Sir William is called home due to the impending death of his father. On the journey, he catches his squire watching other men having sex and realizes Duncan is also ready for some love play. Once they reach the family’s estates, William and Duncan begin an affair of both body and heart. But the happiness they find together is short-lived when the king dictates that William must marry a suitable heiress.
Unable to bear his place beside William and his wife, Duncan flees. Can William find the squire to convince him their love is meant to be?
Review by Erastes
This is an erotic short novella/long short story set in the 14th century, and the heat level is right up there at the top end of the thermometer.
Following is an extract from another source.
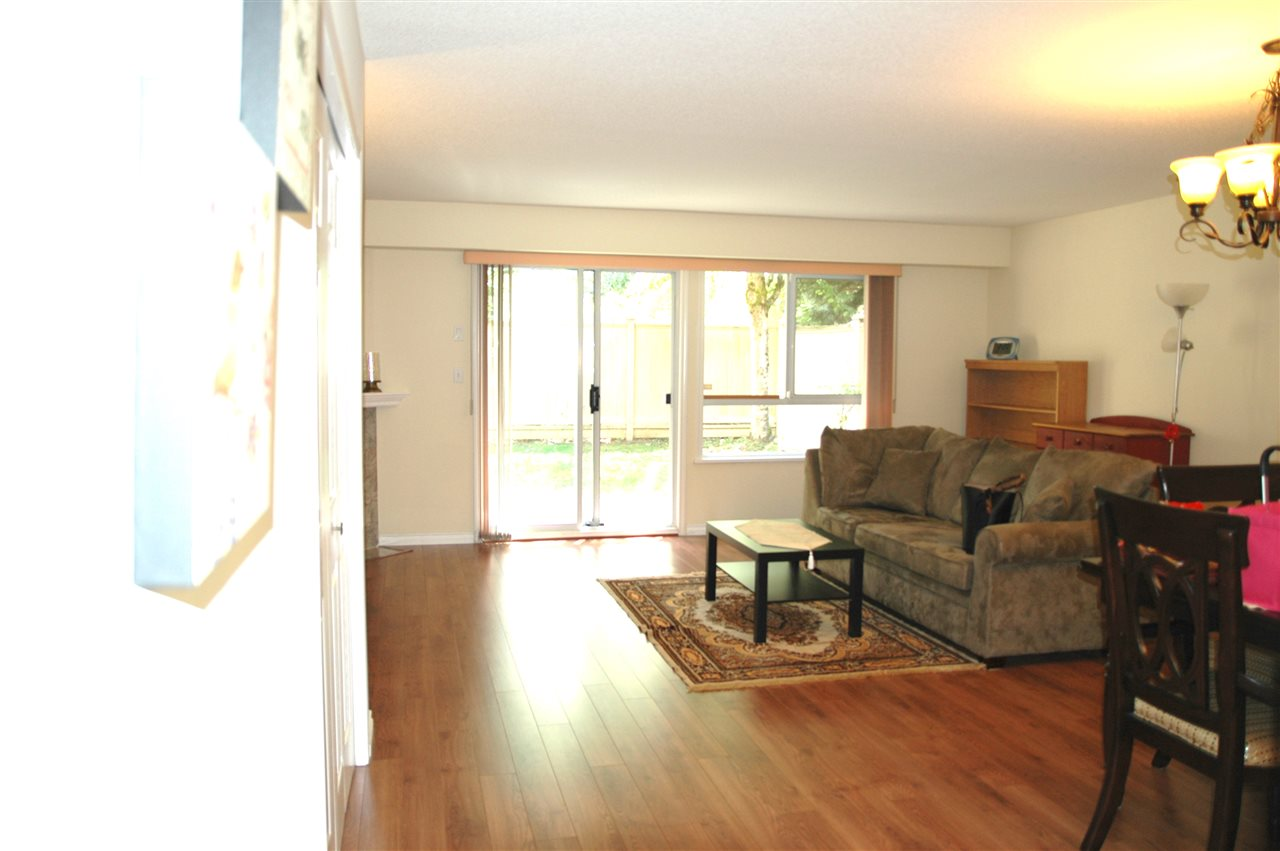 Townhouse at 17 1588 DUTHIE AVENUE, Unit 17, Burnaby North, British Columbia. Image 5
I’ll say here and now that I enjoyed the story, and although it’s short and sweet, the author did all the things a short story should do with conflict, and resolution and I can’t fault it in that way at all. I enjoyed the sex too!
The characters were easy to get to know, and I particularly liked Duncan for all his enthusiasm and affection. His knight Sir William has a voice all his own, and I could really see him as described.
That being said, and as this is a historical blog, I have to mention some of the things that struck me when it became clear that this was simply wallpaper historical erotica – men in fancy dress having a lot of sex out ofthe fancy dress – and this could have been avoided.
Firstly, the speech. As the story is set in 1345 it would of course have been impossible to write the speech as it was unless you wanted ye olde Chaucerie erotica but there are ways to express a more formal way of speaking. It is also fine to have your characters speaking in modern (but not too modern please) ways of speaking – but to mix them up is jarring to the reader (or to this reader anyway). One minute Duncan is sounding like a modern man; and then – almost as if the author was suddenly thinking “oops – got to remind the reader that this is in the past” words like “mayhap”, “swive” (when fuck (and making love) are used alternately) and “nay” are scattered throughout. I don’t mind one or the other, but not both.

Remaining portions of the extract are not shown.